There are public service billboards in the Detroit area telling citizens to "Take Time to Be a Parent". The accompanying image, of course, depicts a delighted little girl hugging her daddy. Also, on NPR this week was a story about a program for incarcerated young men teaching them how to be parents to the children they have spawned. The interviewee described how becoming a parent helped straighten him out, gave meaning and direction to his life. Presumably, the child or children involved also benefitted from having a parent interested and involved in their development.
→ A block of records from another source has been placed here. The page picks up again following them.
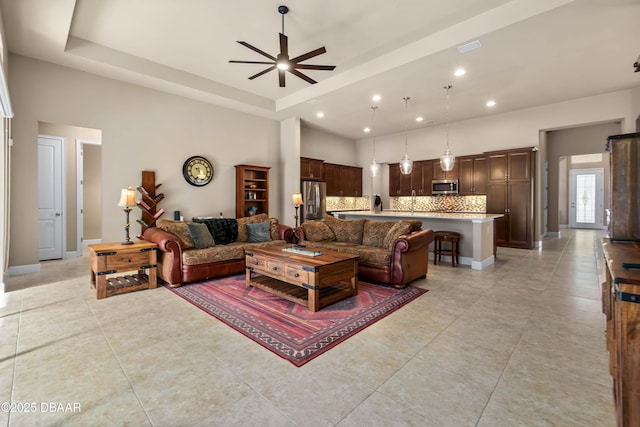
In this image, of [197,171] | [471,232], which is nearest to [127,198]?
[197,171]

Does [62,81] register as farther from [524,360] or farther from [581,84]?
[581,84]

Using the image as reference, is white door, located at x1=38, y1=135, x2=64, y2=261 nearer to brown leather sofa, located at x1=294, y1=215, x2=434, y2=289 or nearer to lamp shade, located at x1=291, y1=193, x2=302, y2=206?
lamp shade, located at x1=291, y1=193, x2=302, y2=206

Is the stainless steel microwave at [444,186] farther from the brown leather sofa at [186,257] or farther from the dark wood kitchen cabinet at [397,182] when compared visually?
the brown leather sofa at [186,257]

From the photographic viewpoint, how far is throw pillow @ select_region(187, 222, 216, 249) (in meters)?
4.36

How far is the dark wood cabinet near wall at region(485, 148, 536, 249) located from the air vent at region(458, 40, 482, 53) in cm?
401

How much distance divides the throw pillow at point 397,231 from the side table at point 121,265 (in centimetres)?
319

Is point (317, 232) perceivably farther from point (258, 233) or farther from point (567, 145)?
point (567, 145)

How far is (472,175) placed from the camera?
776cm

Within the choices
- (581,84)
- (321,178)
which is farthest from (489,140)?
(321,178)

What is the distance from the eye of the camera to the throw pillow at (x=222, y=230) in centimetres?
484

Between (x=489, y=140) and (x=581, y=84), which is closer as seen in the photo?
(x=581, y=84)

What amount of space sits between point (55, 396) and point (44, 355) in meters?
0.67

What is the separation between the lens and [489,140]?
296 inches

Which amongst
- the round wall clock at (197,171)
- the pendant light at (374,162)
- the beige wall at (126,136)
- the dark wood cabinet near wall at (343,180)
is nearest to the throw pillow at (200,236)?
the beige wall at (126,136)
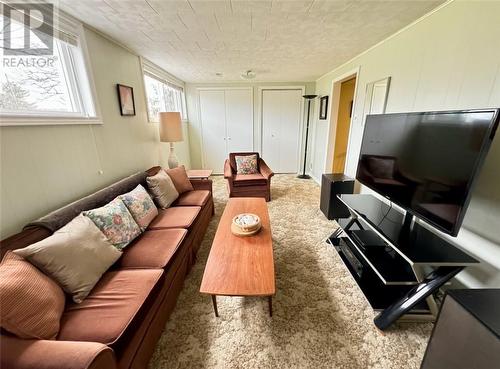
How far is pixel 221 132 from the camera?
16.3 ft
It is sad to think that there are parents out there who do not know how to parent. Little wonder we are raising ever more citizens who lack capacity for empathy, do not know how to work together with others, who feel so alienated from their fellow citizens that the concepts of citizenship and community are virtually meaningless to them. What good is banning abortion if parents don't know how to be parents?

What is the value to a child of good parenting, anyway? Research has shone newborns are not blank slates. They have innate abilities and tendencies. They quite literally are learning machines. And one of the most important ways they learn is by example, by the example of a parent. When a parent is calm and confident, the child is calm and confident. When a parent demonstrates mastery of some task, the child soon develops mastery of that same task. When a parent displays disinterest, irritability, irrationality, ignorance, impatience, anger, even viciousness, the child does too. When the parent displays curiosity, perseverance, gentleness, caring, responsibility, reliability, sympathy, respect for others, and joy in learning, again, the child does too.

When parents do their job competently, teachers have a much easier time adding substantially to the good work already done. When parents do not do their job competently, teachers have the nearly impossible task of trying to remediate the ill-prepared child. And when they fail, society inherits citizens who do not know what citizenship is all about, who do not easily find a meaningful place for themselves within our economy, who feel so alienated it often makes more sense to them to victimize their fellow citizens rather than work with them.

Any parent, competent or not, will tell you, though, parenting is not easy. But, what actually makes it so hard? What makes it hard is the mismatch between a child's impatience with the learning process and a parent's patience, energy, insight, and resourcefulness. Both are continuously running up against the parent's very human limitations responding to an endlessly aggressive child learner. And there is not a good answer to that difficulty except better parenting all the way back to the parent's parents and to a society that gives adequate time, opportunity, and resource to be a better parent. Calmer, better parents breed calmer, more resourceful learners. And, a society that values and supports better parents breeds more involved and resourceful citizens. The connections are obvious. Why we can't seem to master those connections is not.

If given opportunity to be a good parent, I hope you take it and do both yourself and this very needful society proud.